Die Direktorin der Staats- und Universitätsbibliothek Carl von Ossietzky Prof. Dr. Gabriele Beger ist Juristin und ausgewiesene Expertin für Urheber-, Bibliotheks- und Informationsrecht. Seit April bekleidet sie das Amt der Datenschutzbeauftragten für die Universität Hamburg. Im Interview äußert sie sich zu den Erfordernissen ihres neuen Amtes sowie zur Bedeutung von Datensicherheit an Hochschulen, sie spricht aber auch zu einem anderen Thema: Open Access, dem freien Zugang zu wissenschaftlicher Literatur.
Sie sind im April als erste Datenschutzbeauftragte nicht nur der Universität Hamburg, sondern auch weiterer 3 Hochschulen und der Staatsbibliothek in Hamburg berufen worden. Erlauben Sie mir die direkte Frage: Wieso brauchen Hochschulen heutzutage Datenschutzbeauftragte?

* **Aufgaben**:
**a)** Seit wann ist Gabriele Beger laut dem Interview mit ihr Datenschutzbeauftragte der Universität Hamburg?
**b)** Greifen Sie das Interview mit Gabriele Beger nach seinem letzten Satz auf und führen Sie es weiter.

* **Datenauszüge**:

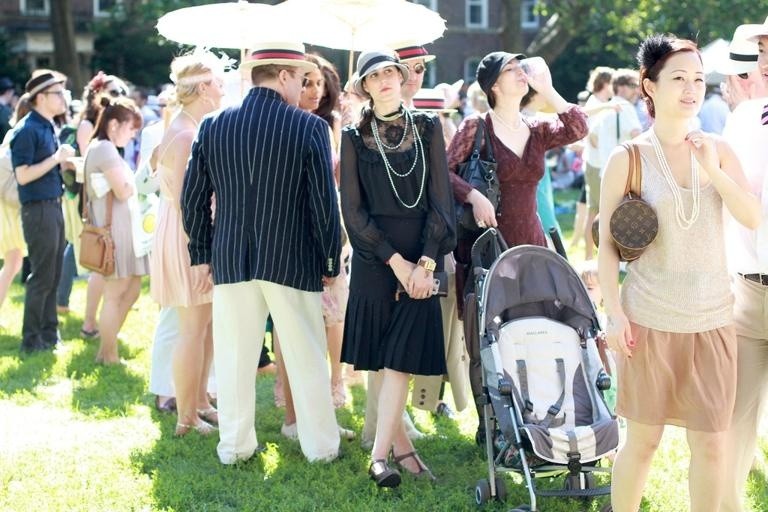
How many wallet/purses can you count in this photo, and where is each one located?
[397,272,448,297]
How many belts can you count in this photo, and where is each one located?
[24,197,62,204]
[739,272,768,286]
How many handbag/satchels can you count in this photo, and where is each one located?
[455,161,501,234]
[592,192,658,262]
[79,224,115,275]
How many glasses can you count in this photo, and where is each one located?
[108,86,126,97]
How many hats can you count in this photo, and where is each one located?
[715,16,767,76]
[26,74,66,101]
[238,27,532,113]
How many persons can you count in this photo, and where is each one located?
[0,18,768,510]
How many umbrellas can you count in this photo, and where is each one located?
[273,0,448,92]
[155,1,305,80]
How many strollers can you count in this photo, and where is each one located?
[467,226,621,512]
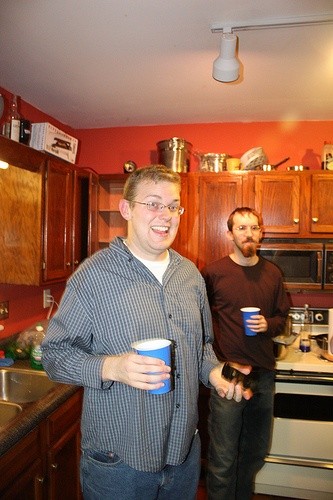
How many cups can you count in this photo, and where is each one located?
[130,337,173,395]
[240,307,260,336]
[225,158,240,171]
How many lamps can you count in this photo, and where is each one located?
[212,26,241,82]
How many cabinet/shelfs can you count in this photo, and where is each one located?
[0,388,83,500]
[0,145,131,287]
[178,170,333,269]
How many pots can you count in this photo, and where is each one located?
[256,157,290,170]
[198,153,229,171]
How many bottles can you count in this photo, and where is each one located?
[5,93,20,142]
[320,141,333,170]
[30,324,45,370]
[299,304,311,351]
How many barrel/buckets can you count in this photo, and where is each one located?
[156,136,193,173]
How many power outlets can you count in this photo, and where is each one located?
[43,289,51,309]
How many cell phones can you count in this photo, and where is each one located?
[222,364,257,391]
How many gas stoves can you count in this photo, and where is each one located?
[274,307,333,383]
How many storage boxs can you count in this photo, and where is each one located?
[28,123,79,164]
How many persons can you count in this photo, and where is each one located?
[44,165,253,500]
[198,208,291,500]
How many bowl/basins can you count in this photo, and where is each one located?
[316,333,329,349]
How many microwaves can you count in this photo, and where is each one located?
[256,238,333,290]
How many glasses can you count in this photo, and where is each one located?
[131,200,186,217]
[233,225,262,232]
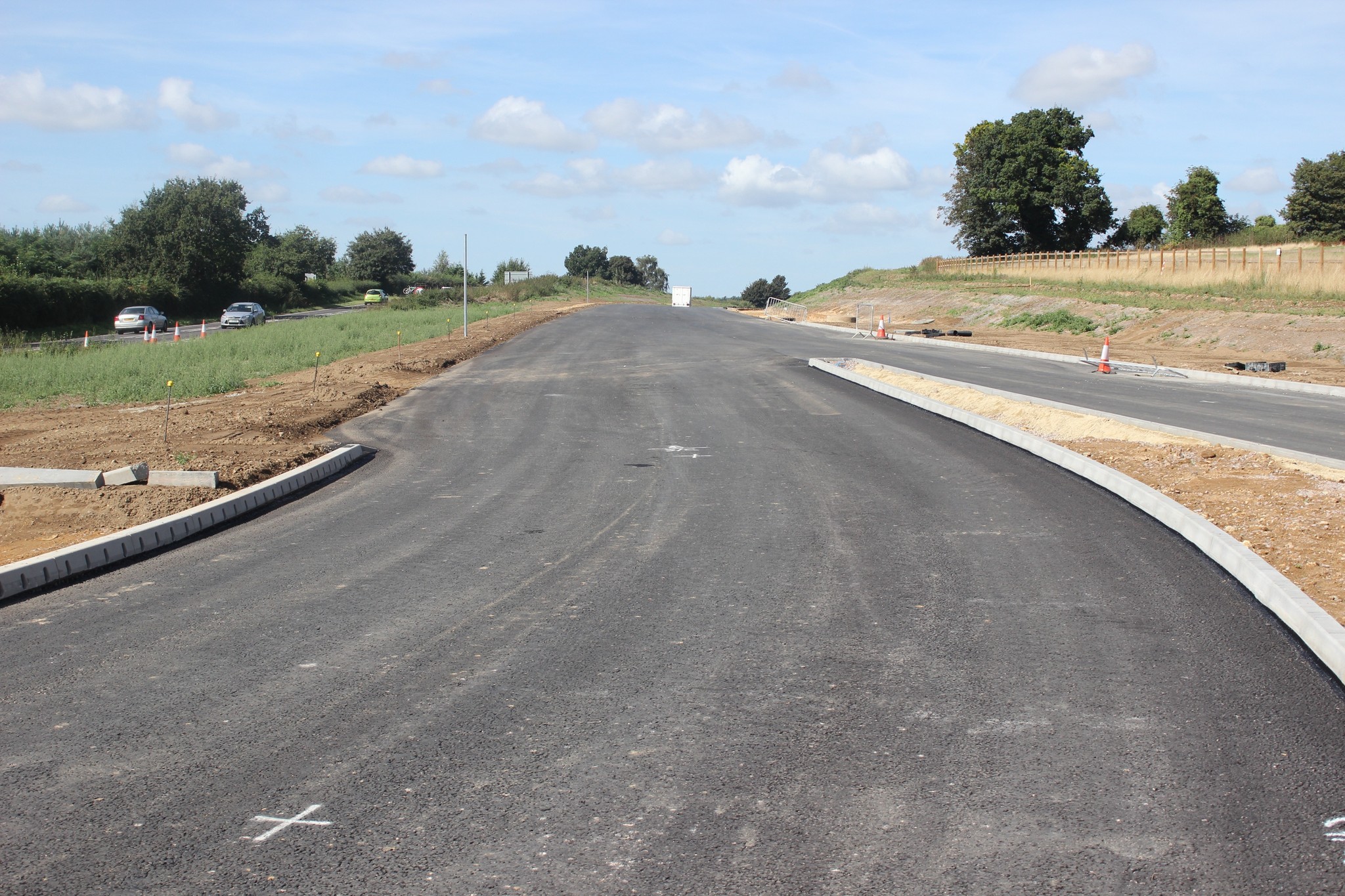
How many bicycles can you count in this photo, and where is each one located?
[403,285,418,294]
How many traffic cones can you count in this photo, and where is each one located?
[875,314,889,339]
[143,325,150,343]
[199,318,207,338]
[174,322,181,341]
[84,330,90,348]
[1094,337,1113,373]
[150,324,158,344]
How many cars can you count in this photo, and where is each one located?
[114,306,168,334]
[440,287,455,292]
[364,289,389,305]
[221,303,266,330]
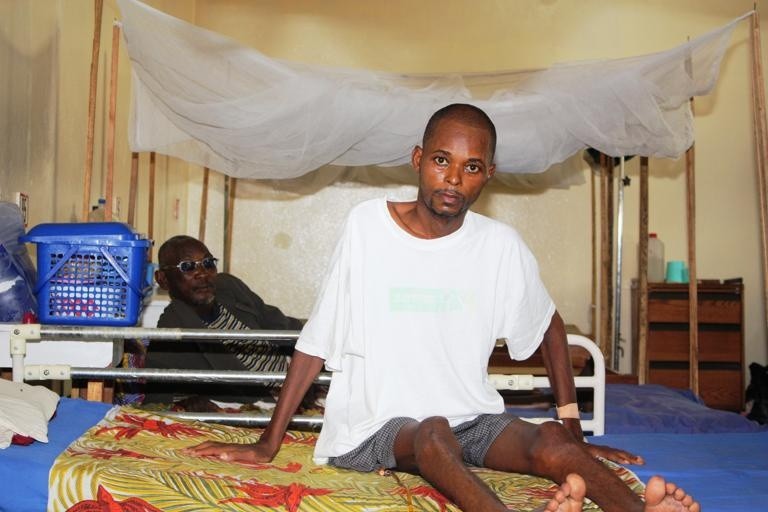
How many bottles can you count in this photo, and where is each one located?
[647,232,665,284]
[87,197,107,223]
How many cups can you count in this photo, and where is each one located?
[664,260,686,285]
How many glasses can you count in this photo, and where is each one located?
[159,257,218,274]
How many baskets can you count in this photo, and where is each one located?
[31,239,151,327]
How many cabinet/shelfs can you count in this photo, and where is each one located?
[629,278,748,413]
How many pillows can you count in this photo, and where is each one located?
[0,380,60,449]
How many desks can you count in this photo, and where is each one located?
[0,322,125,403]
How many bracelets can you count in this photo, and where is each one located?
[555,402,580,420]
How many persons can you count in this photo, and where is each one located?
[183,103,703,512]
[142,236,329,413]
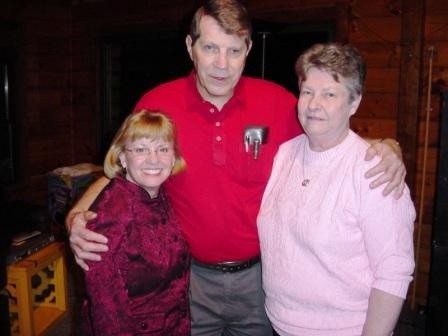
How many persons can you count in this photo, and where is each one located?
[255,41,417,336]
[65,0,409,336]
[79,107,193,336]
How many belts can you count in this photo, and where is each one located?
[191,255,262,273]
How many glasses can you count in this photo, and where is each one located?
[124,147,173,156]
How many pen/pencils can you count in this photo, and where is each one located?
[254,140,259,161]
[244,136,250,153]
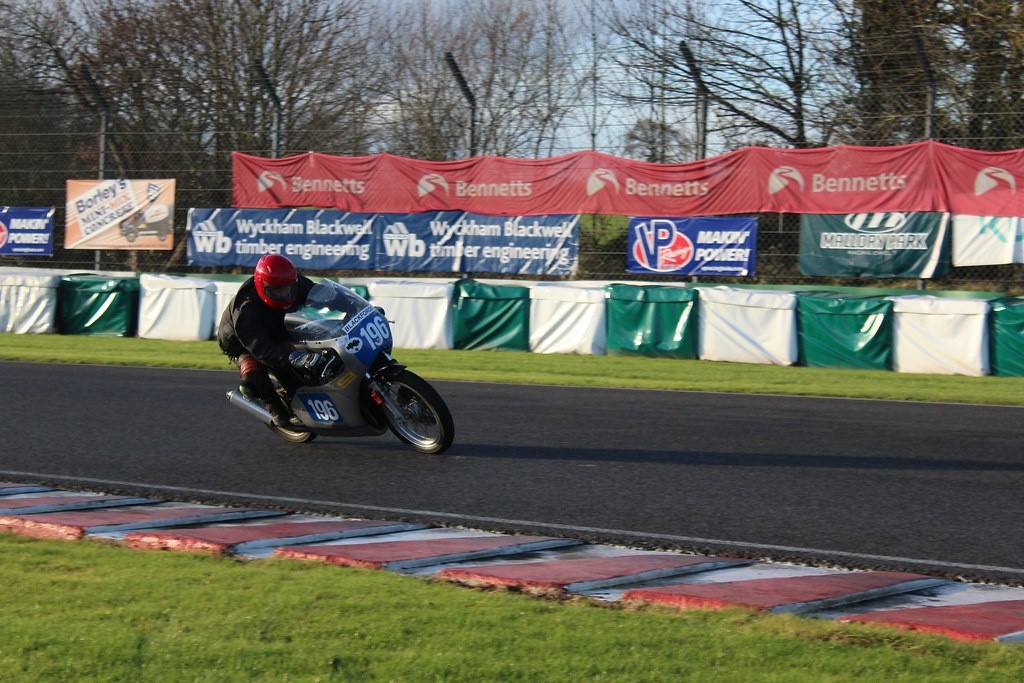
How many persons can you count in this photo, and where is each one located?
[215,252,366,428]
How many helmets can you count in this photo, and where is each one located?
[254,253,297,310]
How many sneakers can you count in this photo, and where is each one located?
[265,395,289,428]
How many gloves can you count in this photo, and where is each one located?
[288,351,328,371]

* * *

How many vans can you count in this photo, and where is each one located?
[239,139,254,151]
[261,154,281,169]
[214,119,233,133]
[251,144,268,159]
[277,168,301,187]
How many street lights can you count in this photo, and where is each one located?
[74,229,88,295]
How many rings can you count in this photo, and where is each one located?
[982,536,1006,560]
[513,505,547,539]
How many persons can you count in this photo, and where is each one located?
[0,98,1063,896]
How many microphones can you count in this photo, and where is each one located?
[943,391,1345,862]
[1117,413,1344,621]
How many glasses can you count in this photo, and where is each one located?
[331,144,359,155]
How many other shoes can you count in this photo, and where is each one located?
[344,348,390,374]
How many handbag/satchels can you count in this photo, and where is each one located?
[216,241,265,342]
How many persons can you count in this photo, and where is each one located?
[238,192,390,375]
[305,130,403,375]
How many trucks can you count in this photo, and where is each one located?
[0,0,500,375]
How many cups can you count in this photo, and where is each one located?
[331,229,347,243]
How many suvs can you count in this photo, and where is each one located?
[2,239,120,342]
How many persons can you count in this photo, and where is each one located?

...

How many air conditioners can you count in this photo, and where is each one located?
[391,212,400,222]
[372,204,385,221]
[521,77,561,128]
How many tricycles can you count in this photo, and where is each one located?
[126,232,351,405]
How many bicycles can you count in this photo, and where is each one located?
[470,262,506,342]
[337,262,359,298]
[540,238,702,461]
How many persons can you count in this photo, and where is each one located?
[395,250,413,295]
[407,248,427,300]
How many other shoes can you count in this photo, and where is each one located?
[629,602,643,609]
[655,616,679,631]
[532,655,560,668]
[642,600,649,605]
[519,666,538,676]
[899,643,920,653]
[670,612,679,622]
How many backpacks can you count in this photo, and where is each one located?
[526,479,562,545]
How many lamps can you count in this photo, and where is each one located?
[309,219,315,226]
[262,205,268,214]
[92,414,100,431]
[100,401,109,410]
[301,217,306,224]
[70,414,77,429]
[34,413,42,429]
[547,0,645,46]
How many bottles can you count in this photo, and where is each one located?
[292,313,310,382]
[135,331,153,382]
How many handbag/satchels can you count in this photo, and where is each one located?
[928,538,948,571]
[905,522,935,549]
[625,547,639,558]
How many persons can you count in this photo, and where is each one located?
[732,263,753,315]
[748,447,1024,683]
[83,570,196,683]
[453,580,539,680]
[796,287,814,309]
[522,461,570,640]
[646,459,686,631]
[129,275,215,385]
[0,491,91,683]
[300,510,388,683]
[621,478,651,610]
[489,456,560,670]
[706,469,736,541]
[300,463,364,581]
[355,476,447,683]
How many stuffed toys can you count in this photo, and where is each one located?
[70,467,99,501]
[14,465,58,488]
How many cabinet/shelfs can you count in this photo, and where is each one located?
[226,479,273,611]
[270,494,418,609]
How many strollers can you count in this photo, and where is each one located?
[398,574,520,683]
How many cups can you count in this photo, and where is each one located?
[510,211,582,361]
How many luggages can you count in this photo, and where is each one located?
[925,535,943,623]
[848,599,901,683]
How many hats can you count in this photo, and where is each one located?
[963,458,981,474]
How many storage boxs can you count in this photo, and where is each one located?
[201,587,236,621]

* **Antworten je Aufgabe**:
**a)** Seit April.

**b)**
Rechtlich gesehen benötigten wir Datenschutzbeauftragte bereits seit Inkrafttreten der Datenschutzgesetze in den 1980er Jahren. Im Hochschulbereich werden Datenschutzbeauftragte deshalb immer wichtiger, weil die Organisation, die Verwaltung und zahlreiche Anwendungen im Hochschulbereich mehr und mehr auf netzgestützten Systemen basieren. Beispielhaft sei hier an der Universität Hamburg STINE genannt, an anderen Hochschulen CampusNet.
Diesen Systemen ist eigen, dass sie mit einer Vielzahl von personenbezogenen Daten arbeiten. Und wie man weiß, sind mit der Nutzung modernster Datenverarbeitungs- und Kommunikationstechniken sind nicht nur Chancen und Nutzen verbunden, sondern auch Risiken für den Einzelnen. Die Integration von personenbezogenen Daten in diese Prozesse stellt eben neue und hohe Ansprüche an die Wahrung des Datenschutzes und die Datensicherheit.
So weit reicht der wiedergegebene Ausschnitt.